Accepting his Golden Globe award for best foreign-language film, the South Korean director of Parasite Bong Joon-ho dropped a manifesto of sorts when he declared “once you overcome the one-inch tall barrier of subtitles, you will be introduced to so many more amazing films”. People – or at least Academy voters – seemed to be listening, Parasite going on to make history when it became the first non-English language film to win the Best Picture Oscar.
Sweetheart of the Romanian new wave Corneliu Porumboiu was also at one point an Oscar hopeful for this year; his eleventh film as director The Whistlers was selected as the Romanian entry in the Best International Feature Film category, but did not make the nominations list. In a sense, this is perhaps not surprising, as it is hardly Porumboiu’s most explicitly ‘political’ film in the way that we now typically expect contemporary Romanian cinema to be. But to dismiss it as somehow therefore comparatively lightweight does both Porumboiu and the film itself a great disservice; as much of a genre romp as it is, like Bong Porumboiu is determined to challenge audiences, not just regarding the “one-inch tall barrier of subtitles”, but about the function and form of language itself.
On the surface, The Whistlers is a straightforward enough heist film with a twist that verges on quirky. Corruption and double-crossing reign supreme, the film’s protagonist Cristi (Vlad Ivanov) an unapologetically bent cop who finds himself in the Canary Islands to help a notorious businessman escape police custody with the help of the crook’s girlfriend, the suitably noir-named femme fatale Gilda (Catrinel Marlon). But the police on the small island of La Gomera are hardly above reproach themselves, a dizzying mise-en-abyme forming around the seemingly never-ending circle of surveillance operations, double-takes and deceptive personae.
Where The Whistlers steps up, however, is predicated in Cristi’s ostensible excuse for being in La Gomera in the first place: he’s there to learn el silbo, a whistling ‘language’ specific to the island that allows its ‘speakers’ to communicate across vast distances.

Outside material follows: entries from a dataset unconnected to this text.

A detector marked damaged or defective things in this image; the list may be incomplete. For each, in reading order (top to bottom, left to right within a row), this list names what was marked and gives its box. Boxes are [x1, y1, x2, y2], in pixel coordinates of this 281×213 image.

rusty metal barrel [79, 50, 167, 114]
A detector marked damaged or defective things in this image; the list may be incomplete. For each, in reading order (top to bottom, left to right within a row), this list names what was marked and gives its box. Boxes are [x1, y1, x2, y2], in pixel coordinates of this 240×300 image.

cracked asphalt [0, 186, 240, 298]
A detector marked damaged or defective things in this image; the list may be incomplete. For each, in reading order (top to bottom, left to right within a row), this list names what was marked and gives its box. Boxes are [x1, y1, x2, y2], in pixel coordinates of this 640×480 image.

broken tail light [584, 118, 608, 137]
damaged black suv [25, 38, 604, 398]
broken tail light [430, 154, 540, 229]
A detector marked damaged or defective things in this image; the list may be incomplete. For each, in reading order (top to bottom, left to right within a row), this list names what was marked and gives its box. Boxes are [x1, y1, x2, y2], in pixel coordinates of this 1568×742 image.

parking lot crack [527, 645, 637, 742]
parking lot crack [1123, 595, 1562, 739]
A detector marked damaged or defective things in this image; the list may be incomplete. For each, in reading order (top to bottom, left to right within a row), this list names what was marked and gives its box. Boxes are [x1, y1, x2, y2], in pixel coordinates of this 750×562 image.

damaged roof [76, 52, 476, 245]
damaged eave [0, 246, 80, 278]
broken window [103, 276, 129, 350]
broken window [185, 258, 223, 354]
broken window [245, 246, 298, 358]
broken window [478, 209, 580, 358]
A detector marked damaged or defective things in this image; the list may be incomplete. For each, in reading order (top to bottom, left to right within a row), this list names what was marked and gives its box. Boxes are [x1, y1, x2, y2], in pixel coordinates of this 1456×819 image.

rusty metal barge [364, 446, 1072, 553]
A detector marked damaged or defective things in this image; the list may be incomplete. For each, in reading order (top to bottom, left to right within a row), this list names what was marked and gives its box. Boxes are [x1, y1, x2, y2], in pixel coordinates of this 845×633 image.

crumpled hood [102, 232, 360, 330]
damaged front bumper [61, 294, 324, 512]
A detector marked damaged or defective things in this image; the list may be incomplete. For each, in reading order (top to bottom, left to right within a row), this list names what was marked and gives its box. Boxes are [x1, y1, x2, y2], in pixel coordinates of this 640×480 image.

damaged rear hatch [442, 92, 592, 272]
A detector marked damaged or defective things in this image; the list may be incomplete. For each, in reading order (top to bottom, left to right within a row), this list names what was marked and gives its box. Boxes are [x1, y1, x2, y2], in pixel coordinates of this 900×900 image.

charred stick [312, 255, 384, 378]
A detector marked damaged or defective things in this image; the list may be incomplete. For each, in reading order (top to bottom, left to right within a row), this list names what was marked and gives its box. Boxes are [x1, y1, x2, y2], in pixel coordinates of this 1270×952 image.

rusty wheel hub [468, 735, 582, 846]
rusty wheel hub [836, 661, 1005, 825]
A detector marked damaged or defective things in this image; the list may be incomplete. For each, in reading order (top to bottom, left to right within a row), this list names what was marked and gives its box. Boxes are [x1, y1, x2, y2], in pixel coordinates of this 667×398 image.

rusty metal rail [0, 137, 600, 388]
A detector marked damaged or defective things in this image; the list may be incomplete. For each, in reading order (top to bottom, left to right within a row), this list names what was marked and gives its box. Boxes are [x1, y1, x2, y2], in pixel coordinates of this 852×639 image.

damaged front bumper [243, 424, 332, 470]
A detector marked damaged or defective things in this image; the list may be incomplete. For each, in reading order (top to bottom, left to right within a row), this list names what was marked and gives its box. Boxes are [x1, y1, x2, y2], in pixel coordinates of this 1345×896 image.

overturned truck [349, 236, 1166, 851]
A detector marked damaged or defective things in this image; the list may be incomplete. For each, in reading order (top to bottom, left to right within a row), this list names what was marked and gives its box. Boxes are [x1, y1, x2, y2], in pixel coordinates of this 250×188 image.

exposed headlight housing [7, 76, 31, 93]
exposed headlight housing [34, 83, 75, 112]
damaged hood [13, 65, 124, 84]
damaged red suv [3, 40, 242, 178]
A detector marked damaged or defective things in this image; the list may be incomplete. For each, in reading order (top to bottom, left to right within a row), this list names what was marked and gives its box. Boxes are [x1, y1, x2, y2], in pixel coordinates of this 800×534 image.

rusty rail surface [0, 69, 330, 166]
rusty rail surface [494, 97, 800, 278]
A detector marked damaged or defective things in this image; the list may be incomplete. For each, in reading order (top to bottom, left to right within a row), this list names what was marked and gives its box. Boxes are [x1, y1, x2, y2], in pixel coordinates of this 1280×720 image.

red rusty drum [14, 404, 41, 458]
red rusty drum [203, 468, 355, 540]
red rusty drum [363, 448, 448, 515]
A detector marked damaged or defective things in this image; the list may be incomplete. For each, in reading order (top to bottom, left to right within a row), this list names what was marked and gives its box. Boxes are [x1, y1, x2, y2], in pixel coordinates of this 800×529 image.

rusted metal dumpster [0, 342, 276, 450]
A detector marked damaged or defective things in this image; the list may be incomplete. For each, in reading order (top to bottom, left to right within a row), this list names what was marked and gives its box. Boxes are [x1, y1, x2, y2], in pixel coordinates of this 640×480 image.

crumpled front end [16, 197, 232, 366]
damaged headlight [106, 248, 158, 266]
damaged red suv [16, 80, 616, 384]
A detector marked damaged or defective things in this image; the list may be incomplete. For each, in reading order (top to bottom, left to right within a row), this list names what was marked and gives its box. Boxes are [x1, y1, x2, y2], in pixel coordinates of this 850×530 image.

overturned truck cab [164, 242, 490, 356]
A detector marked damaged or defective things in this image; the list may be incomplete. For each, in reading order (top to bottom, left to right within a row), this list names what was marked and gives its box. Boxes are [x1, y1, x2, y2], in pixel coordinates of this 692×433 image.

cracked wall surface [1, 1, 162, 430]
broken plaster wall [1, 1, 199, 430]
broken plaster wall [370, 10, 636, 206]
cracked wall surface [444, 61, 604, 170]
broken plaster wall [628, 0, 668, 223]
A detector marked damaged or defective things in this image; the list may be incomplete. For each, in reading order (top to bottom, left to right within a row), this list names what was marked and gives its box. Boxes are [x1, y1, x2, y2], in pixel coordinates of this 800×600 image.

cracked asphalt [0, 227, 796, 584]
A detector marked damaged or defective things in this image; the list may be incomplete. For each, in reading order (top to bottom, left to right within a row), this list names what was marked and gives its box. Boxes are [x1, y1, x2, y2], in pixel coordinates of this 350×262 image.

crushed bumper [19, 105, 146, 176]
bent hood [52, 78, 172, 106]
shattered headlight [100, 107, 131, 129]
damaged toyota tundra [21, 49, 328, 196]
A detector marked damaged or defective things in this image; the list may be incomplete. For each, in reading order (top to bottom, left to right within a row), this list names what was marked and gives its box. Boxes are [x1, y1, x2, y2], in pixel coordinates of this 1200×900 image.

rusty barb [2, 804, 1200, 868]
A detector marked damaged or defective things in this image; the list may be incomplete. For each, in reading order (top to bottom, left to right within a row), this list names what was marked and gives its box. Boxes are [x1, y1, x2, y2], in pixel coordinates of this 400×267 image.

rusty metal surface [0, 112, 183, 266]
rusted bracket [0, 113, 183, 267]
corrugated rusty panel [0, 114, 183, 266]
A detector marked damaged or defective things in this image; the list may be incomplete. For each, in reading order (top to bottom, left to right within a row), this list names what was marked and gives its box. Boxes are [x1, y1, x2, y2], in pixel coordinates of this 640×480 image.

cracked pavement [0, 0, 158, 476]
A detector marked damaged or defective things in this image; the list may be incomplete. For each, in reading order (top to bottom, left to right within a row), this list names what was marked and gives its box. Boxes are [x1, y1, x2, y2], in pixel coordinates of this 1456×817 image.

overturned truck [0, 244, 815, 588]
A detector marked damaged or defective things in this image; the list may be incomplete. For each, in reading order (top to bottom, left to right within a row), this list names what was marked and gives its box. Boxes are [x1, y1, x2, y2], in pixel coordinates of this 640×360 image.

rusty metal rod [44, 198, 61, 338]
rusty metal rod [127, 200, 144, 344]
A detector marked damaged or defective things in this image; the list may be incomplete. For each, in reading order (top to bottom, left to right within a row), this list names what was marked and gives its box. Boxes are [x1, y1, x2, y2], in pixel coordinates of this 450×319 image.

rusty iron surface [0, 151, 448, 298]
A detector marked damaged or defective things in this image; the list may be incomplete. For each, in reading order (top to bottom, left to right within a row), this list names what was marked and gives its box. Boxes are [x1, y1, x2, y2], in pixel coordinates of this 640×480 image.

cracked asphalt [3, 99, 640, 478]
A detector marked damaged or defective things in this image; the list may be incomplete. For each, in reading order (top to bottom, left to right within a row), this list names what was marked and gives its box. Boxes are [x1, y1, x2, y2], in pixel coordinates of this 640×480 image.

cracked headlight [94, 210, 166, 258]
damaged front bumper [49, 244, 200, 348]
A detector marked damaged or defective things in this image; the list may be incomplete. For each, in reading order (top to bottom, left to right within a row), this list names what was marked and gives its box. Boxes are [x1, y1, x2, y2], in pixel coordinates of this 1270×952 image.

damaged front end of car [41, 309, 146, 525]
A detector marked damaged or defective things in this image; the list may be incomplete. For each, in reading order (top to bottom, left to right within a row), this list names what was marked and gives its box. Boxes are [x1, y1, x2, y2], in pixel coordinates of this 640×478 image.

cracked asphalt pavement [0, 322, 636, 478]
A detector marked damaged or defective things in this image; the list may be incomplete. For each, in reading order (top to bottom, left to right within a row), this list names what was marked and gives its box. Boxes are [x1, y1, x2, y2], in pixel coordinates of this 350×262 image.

While an important and carefully documented real-life aspect of the island’s cultural and social heritage, as is noted within the film, it’s also super-useful for criminals who wish to communicate with each other publicly without the authorities cottoning on to what they are talking about, a scenario we see increasingly played out in the film as Cristi gets a handle on the whistling language and can communicate more freely with his co-conspirators.
While on the surface “the whistlers” of the film’s title may be there simply as a bit of an eccentric flourish, as is perhaps unsurprising with Porumboiu, there’s a lot more to it. Scratch beneath the surface, and the film plays out on screen in a number of ways that make accessing its multiple forms of oral communications impossible to follow without subtitles; on the slim chance that you happen to know English, Spanish and Romanian, Porumboiu is wise to guess that the number of people seeing the film who know those three languages and el siblo are probably close to zero. Most people – if not all people – are going to have to rely on subtitles to understand at least some of the film’s core dialogue.
It is here where not just the thrills but the thematic punch of The Whistlers can be found. Language can be both inclusive and exclusive; it can be a way to share secrets, but also a way to exclude others from them. There’s something ultimately very playful and very exciting in the way that Porumboiu experiments with language in the film, but it’s more than just hollow experimentalism: rather, The Whistlers is a clever but never smug exploration of the power of language itself, simultaneously demonstrating how the genius of the Romanian New Wave continues to take new and exciting forms.